Paid ad — Google or Facebook
Parent sees ad targeted by age group or interest in children's coding
Real teacher photo · Course overview · Age range
Warm, energetic design — reassuring for parents, engaging for children
Looks untrustworthy or irrelevant. Parent returns to search.
9 to 12 · 13 to 16 — what they'll learn
Grouped by age so parents immediately see what's relevant for their child
Age group or course format doesn't match. Parent leaves.
Teacher profile · Advantages · Testimonials
Humanises the school — answers "who is actually teaching my child?"
Not enough trust built. Parent exits without signing up.
Book a free lesson — repeated at every pause point
Low-commitment ask. Appears in hero, after courses, after trust section
Not ready to commit yet. May return later.
✓ Trial lesson booked
Parent submits signup form · school follows up to confirm
Design decisions
The design had to work hard on trust and energy simultaneously: reassuring for parents, engaging for children, without splitting into two separate experiences.
Real teacher photography in the hero
Stock photography reads as generic and untrustworthy. Using a real photo of the teacher in the hero section immediately humanised the school and answered the parent's first unspoken question: who is actually teaching my child?
Age-grouped course cards as the primary navigation structure
Rather than listing all courses in a flat list, I grouped them by age range (9 to 12, 13 to 16) so parents could immediately identify what was relevant. Reducing irrelevant content is as important as showcasing relevant content.

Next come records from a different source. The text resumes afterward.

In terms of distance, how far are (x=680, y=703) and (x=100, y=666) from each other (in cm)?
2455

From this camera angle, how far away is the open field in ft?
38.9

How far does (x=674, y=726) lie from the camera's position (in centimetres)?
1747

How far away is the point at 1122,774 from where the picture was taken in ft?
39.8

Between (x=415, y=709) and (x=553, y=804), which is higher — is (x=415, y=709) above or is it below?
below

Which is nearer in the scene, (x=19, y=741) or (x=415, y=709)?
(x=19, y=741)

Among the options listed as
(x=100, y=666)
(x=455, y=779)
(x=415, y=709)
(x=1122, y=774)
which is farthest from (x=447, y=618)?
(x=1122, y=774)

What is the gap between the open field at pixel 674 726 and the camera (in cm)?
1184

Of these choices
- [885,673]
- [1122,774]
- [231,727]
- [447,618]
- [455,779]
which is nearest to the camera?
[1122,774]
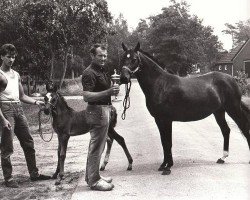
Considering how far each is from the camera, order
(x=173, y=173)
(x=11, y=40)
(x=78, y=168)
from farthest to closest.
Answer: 1. (x=11, y=40)
2. (x=78, y=168)
3. (x=173, y=173)

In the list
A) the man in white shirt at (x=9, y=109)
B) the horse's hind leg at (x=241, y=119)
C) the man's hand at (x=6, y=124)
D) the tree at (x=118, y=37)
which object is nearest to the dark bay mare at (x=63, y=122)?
the man in white shirt at (x=9, y=109)

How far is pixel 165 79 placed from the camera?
757cm

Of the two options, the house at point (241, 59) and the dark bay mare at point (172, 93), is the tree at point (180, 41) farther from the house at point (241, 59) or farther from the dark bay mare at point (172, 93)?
the dark bay mare at point (172, 93)

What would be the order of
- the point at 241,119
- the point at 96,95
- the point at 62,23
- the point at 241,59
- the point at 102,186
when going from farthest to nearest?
the point at 241,59 < the point at 62,23 < the point at 241,119 < the point at 102,186 < the point at 96,95

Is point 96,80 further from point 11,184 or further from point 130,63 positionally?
point 11,184

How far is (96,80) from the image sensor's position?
6027 millimetres

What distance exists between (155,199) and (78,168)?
273 cm

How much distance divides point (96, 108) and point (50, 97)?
0.96 m

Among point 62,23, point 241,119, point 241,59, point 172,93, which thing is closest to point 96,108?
point 172,93

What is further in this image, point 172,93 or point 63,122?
point 172,93

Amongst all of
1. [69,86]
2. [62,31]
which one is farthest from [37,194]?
[69,86]

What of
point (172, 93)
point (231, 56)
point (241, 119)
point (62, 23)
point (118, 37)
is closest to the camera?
point (172, 93)

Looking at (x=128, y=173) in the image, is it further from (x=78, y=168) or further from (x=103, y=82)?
(x=103, y=82)

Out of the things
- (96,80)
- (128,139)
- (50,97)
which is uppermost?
(96,80)
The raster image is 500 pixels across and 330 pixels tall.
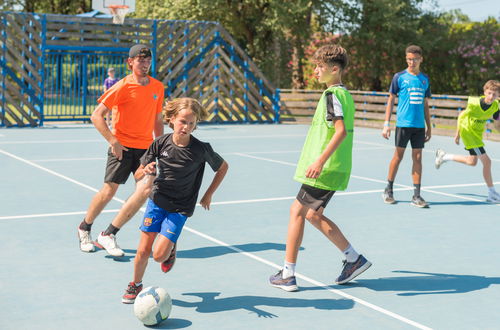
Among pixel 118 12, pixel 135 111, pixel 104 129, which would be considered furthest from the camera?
A: pixel 118 12

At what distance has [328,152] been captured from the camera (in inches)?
229

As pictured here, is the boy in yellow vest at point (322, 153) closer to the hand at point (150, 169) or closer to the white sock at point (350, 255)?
the white sock at point (350, 255)

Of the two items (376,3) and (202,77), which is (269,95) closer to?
(202,77)

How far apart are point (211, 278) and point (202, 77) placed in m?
20.9

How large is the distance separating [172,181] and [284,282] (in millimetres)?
1230

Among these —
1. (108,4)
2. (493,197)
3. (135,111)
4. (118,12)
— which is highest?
(108,4)

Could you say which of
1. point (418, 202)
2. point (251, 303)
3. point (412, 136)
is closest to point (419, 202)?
point (418, 202)

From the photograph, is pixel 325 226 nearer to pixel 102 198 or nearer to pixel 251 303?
pixel 251 303

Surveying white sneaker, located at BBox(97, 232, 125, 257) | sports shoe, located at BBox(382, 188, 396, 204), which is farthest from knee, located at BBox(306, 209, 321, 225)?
sports shoe, located at BBox(382, 188, 396, 204)

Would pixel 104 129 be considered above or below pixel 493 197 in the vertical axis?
above

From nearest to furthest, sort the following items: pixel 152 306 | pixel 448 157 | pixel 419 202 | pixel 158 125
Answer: pixel 152 306 → pixel 158 125 → pixel 419 202 → pixel 448 157

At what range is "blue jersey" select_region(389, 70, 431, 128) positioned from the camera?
10617mm

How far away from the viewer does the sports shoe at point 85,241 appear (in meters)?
7.24

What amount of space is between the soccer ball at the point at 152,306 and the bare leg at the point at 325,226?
153cm
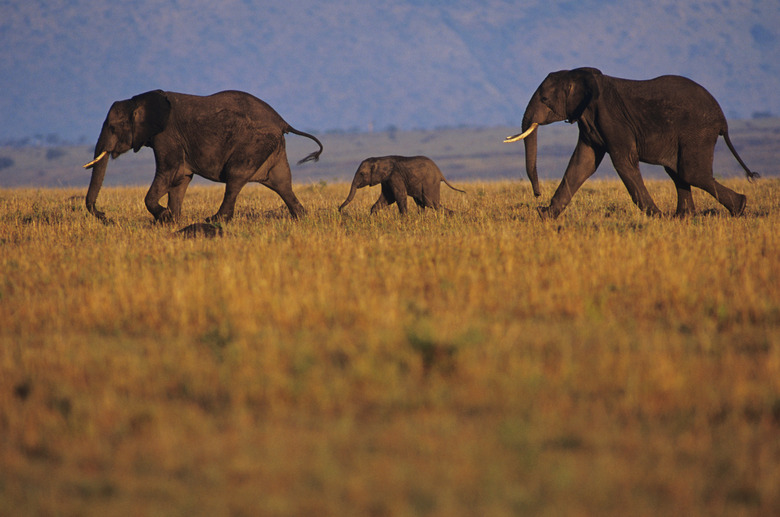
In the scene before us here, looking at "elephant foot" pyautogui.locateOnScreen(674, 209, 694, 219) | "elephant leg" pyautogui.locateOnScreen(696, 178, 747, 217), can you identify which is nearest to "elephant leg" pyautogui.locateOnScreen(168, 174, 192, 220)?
"elephant foot" pyautogui.locateOnScreen(674, 209, 694, 219)

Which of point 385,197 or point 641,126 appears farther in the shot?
point 385,197

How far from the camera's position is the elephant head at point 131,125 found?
543 inches

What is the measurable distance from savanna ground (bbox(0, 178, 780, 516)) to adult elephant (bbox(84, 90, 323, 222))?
13.3ft

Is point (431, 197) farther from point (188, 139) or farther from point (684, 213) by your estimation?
A: point (188, 139)

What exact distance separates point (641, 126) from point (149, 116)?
7.88m

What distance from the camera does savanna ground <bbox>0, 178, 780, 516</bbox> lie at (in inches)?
151

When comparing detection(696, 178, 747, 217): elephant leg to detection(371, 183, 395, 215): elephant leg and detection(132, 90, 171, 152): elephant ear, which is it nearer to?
detection(371, 183, 395, 215): elephant leg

Free trial CTA repeated at every natural pause point
The call to action appeared in the hero, below the course cards, after the trust section, and in the footer. Parents who were persuaded at different points in the page could act immediately without scrolling back up.
Warm palette and friendly typography to lower anxiety
Yellow and purple accents created energy without aggression. The overall tone was deliberately warm rather than corporate. Parents choosing an extracurricular activity for their child respond differently than B2B buyers.
Build and launch
Built using Tilda with custom code modifications to extend functionality beyond the platform's defaults. Responsive across mobile and desktop. Google Analytics configured from launch to track traffic sources and conversion events. The site also included an integrated online payment flow — parents could purchase a course directly on the website and receive an automated receipt by email.
The site served as the landing destination for paid advertising campaigns during the school's student recruitment periods.
Outcome
The site generated 778 trial lesson leads from 8,100 sessions at a 9.6% conversion rate — nearly double the EdTech industry average of 2–5%. Over 63% of traffic came from mobile, validating the mobile-first approach taken during design.
What I'd do differently
With access to the ad campaign data, I'd have A/B tested the hero CTA copy and the course card layout: those are the highest-leverage elements on a conversion page. I'd also have added a parent testimonial section above the fold rather than lower down, since social proof for a children's education service carries disproportionate weight in the decision.